▶ Given records:
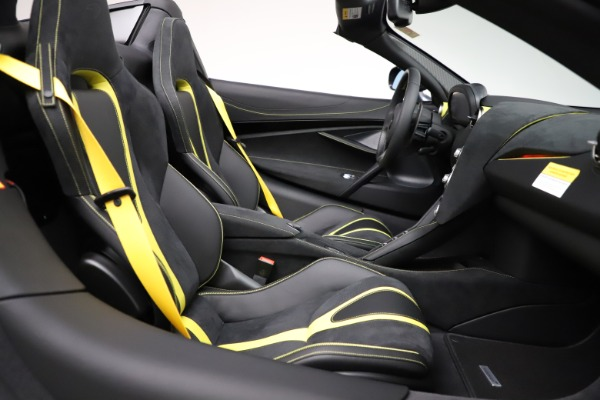 New 2021 McLaren 720S Spider for sale $351,450 at Rolls-Royce Motor Cars Greenwich in Greenwich CT 06830 28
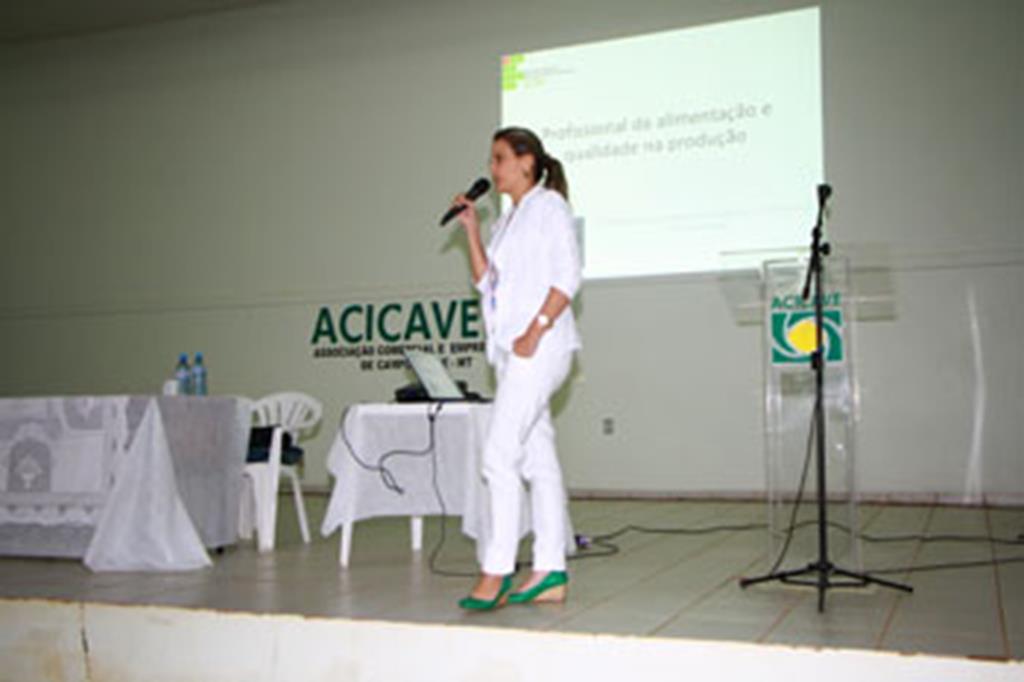 Isabella Ribeiro Figueiredo Vieira, palestrante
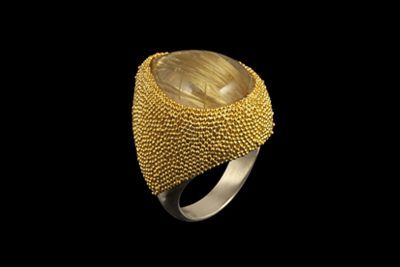 Sparkling Dust: Gold plated silver ring with gold rutilated quartz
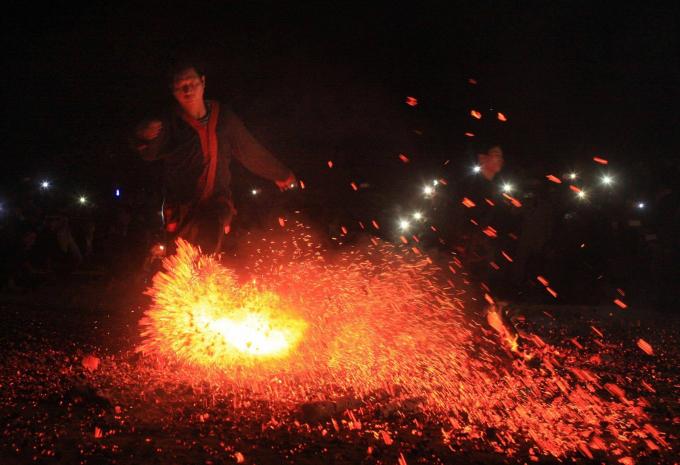 Độc đáonghi lễ Nhảy lửa của đồng bào dân tộc Pà Thẻn (Ảnh Minh Phụng)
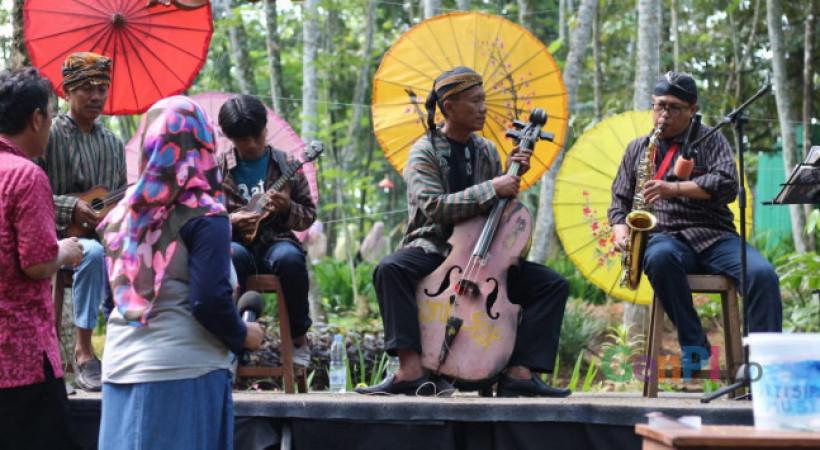 Salah satu pentas musik yang pernah tampil di Pasar Karetan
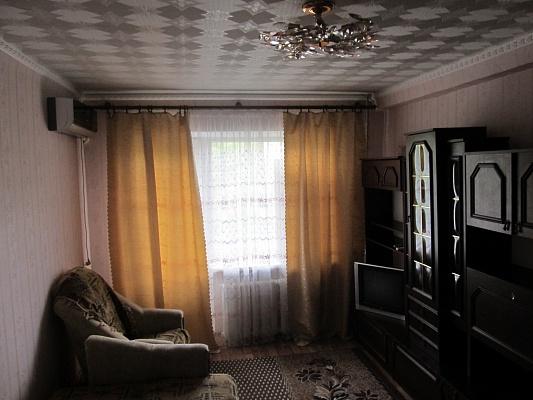 1-комнатная квартира посуточно в Алчевске. пр-т Ленина, 29а . Фото 1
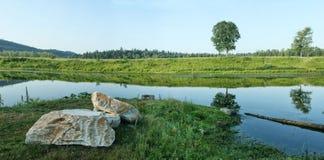 2 больших камня на банке тихого реки Стоковое Изображение RF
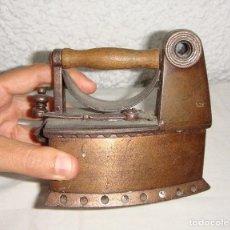 Antigüedades: PLANCHA DE CHIMENEA EN MINIATURA. PARA VIAJE. DE CARBÓN.. Lote 64312659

▶ Work instructions:
Print the material above once more, exactly. No pictures belong in it.

▶ Solution for this exercise:
 New 2021 McLaren 720S Spider for sale $351,450 at Rolls-Royce Motor Cars Greenwich in Greenwich CT 06830 28
 Isabella Ribeiro Figueiredo Vieira, palestrante
 Sparkling Dust: Gold plated silver ring with gold rutilated quartz
 Độc đáonghi lễ Nhảy lửa của đồng bào dân tộc Pà Thẻn (Ảnh Minh Phụng)
 Salah satu pentas musik yang pernah tampil di Pasar Karetan
 1-комнатная квартира посуточно в Алчевске. пр-т Ленина, 29а . Фото 1
 2 больших камня на банке тихого реки Стоковое Изображение RF
 Antigüedades: PLANCHA DE CHIMENEA EN MINIATURA. PARA VIAJE. DE CARBÓN.. Lote 64312659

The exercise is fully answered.